This summer has been an excellent summer for peaches. In the beginning of July, I went to go visit some of my family in a small town in South Carolina. When I say small town, I mean it in the truest sense of the word: their town only has one signal light and everyone knows everyone else! It was wonderful to have every person I encountered smile and wave hello as they walked past! As much as I enjoyed the small town feel and marvelous courtesy, the highlight of this trip for me were the peaches. These peaches were unlike any other peaches I had had before. As soon as I bit into one, the juice ran down my hand and my arm. They were sweet and had a smooth, custardy texture.
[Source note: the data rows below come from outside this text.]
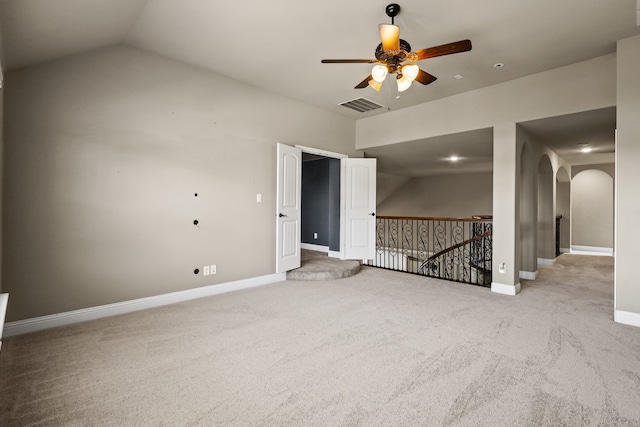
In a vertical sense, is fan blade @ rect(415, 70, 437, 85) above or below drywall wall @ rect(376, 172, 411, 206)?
above

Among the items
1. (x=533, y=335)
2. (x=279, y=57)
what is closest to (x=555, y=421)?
(x=533, y=335)

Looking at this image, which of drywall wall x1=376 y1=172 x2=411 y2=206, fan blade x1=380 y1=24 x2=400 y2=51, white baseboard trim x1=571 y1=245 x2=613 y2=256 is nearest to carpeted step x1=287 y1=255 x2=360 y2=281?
fan blade x1=380 y1=24 x2=400 y2=51

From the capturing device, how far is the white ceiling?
263cm

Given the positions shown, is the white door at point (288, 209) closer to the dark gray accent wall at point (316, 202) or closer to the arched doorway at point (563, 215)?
the dark gray accent wall at point (316, 202)

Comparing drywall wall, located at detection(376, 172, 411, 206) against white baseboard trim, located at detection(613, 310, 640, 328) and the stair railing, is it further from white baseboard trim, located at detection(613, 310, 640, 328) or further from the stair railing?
white baseboard trim, located at detection(613, 310, 640, 328)

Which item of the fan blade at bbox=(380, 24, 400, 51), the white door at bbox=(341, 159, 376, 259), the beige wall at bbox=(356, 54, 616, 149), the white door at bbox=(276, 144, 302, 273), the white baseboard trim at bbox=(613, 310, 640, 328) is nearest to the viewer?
the fan blade at bbox=(380, 24, 400, 51)

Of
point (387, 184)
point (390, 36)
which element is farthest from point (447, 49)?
point (387, 184)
They truly were peach perfection.
Since that first peach in South Carolina, I've been hooked on peaches this summer and while none of the peaches have not been quite as good as the perfect peaches from the South, I've still enjoyed every one. In addition to eating them raw, I've also cooked with them quite a bit: peach cobbler, peach and blueberry pie, and today peach compote! Apologies for no pictures or posts of the first two peach desserts--my NICU rotation has been a bit too busy to give me time to cook and photograph and blog the dishes.
The idea for these pancakes came to me when I was making the peach cobbler. Peach and cinnamon was the classic combination I used for the cobbler, but I thought to myself that peaches certainly could stand up to different spices as well! I started brainstorming and this compote was born. It's a mix of perfectly ripe summer peaches, ginger, and cardamom. It's spicy from the ginger and complexly sweet from the cardamom. It tastes fresh and bright because I added very little sugar to it to let the juices of the peach sing for themselves. To go with it, I made whole-wheat, vanilla, cardamom pancakes. They are the perfect complement to this compote: rich and warm with the vanilla to complement the compote.
|Perfect, golden brown pancake!|
1. Make sure the pan is warm enough--if you drop a drop of water on the pan it should sizzle
2. Cook the pancakes until little bubbles form on the top, then flip them and cook for 30-45 seconds more. This will give you golden brown pancakes every time. They should go from looking like the photograph on the left to the photograph on the right before you flip.
|Step 1: pour your batter onto pan|
|Step 2: Wait until little bubbles form, and a few pop|
Whole-Wheat Vanilla Cardamom Pancakes:
1/2 cup All Purpose Flour
1/2 cup Whole Wheat Flour
1/2 tsp. Baking Soda
1/8 tsp. Salt
1 tsp. Sugar
1/4 to 1/2 tsp. Ground Cardamom (depending on how much you like cardamom)
3/4 cup Yogurt
1/4 cup Milk
1/4 tsp. Pure Vanilla Extract
1 tsp. Vegetable oil
3 Ripe Peaches, thinly sliced
1 tsp. Sugar
2 Tbsp. Water
1/4 tsp. Ground Ginger
1/4 tsp. Whole Cardamom Seeds
Make the Compote:
Coarsely crush the cardamom seeds in a mortar and pestle or a spice grinder. Placed the sliced peaches in a small saucepan. Add the sugar, water, ground ginger, and now coarsely crushed cardamom to the pan. Bring to a boil over medium heat, turn down and simmer.
Make the Pancakes:
Add the dry ingredients to a mixing bowl. Combine well with a whisk.
Combine the wet ingredients in another bowl, preferably with a pouring spout.
Slowly pour the wet ingredients into the dry ingredients. Use the whisk to mix the two ingredients together. Do not overmix, otherwise your pancakes will be tough. The batter should be thick, but pourable. If it is too thick, add some more milk to the batter and fold it in.
Heat a non stick pan over medium heat until it is hot enough that a drop of water will sizzle when dropped on its surface. Spray with nonstick spray. Pour a quarter of the batter onto the pan. Let it cook until small bubble develop on the surface. Carefully slide a spatula under pancake and flip it over to cook the other side. Cook for 30-45 seconds or until the other side is golden-brown. Repeat with remaining batter.
Spoon the warm compote over the pancakes and serve with or without maple syrup. Enjoy!